O presidente da distrital de Boston do Federal Reserve (Fed, o banco central americano), Eric Rosengren, reiterou hoje, durante seminário virtual, a necessidade de novas medidas de estímulos fiscais para acelerar a recuperação da atividade econômica dos Estados Unidos. No entanto, o dirigente destacou que não acredita que governo e Congresso devem concordar com um pacote nos próximos meses.

No evento, Rosengren salientou que o BC dos EUA tem buscado soluções criativas para lidar com os efeitos da recessão atual. "Contudo, minha opinião é de que ações adicionais na política fiscal provavelmente representam ferramenta mais eficaz neste momento, uma vez que pode alocar dinheiro diretamente para empresas e negócios mais impactados pela covid-19 sem exigir que eles assumam mais dívida", pontuou.

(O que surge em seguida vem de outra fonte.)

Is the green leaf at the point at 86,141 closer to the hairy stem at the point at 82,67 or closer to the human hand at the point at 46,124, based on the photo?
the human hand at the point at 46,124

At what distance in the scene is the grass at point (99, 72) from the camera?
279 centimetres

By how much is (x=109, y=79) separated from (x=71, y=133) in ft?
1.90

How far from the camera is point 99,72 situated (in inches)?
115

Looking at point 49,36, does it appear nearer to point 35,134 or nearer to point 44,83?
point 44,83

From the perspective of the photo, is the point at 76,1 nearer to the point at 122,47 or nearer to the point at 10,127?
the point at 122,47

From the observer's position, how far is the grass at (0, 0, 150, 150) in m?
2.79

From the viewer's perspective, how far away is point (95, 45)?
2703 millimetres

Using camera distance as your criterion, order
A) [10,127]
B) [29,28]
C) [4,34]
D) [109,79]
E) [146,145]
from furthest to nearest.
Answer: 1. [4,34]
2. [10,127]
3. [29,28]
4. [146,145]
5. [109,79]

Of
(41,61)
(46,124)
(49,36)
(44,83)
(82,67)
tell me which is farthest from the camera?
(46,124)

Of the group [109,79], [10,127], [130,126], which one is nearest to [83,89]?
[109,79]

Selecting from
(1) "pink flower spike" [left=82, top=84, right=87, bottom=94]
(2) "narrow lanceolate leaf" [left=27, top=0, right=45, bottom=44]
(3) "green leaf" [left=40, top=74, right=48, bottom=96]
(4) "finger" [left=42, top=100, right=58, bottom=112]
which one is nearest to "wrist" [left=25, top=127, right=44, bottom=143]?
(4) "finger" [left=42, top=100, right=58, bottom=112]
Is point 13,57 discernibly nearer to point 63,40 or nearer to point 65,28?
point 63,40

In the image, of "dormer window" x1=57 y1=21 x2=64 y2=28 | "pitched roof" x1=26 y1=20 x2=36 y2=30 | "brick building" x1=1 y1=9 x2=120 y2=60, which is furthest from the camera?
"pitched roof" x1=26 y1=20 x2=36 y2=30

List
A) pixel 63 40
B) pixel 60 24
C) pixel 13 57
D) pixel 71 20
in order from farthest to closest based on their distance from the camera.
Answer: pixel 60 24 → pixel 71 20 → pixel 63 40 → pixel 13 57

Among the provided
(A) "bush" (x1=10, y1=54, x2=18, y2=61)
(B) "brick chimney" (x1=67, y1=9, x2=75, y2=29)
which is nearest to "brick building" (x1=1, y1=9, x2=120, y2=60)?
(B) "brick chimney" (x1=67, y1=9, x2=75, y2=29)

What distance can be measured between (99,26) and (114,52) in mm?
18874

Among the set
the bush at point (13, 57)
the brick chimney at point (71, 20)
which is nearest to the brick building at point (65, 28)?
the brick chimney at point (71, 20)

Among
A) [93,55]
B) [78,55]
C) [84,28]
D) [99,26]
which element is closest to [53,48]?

O líder do Fed de Boston, que não tem direito a voto nas decisões de política monetária este ano, apresentou um cenário pessimista para a maior economia do planeta. Segundo ele, embora os dados recentes apontem para uma melhora, o ritmo de retomada deve começar a desacelerar, sobretudo no mercado de trabalho.

"Embora eu espere que a economia se recupere com o tempo, minha expectativa é de que isso ocorrerá de forma mais gradual do que a mediana das projeções do Comitê Federal de Mercado Aberto (FOMC, na sigla em inglês)", destacou.

O economista acrescentou que considera que haverá uma segunda onda de casos de coronavírus. Para ele, a atividade só retornará aos níveis pré-pandemia quando houver uma vacina eficaz para a doença. Enquanto isso, o dirigente defende que a instituição mantenha uma política monetária acomodatícia. "A parte mais difícil da economia ainda está à frente", declarou.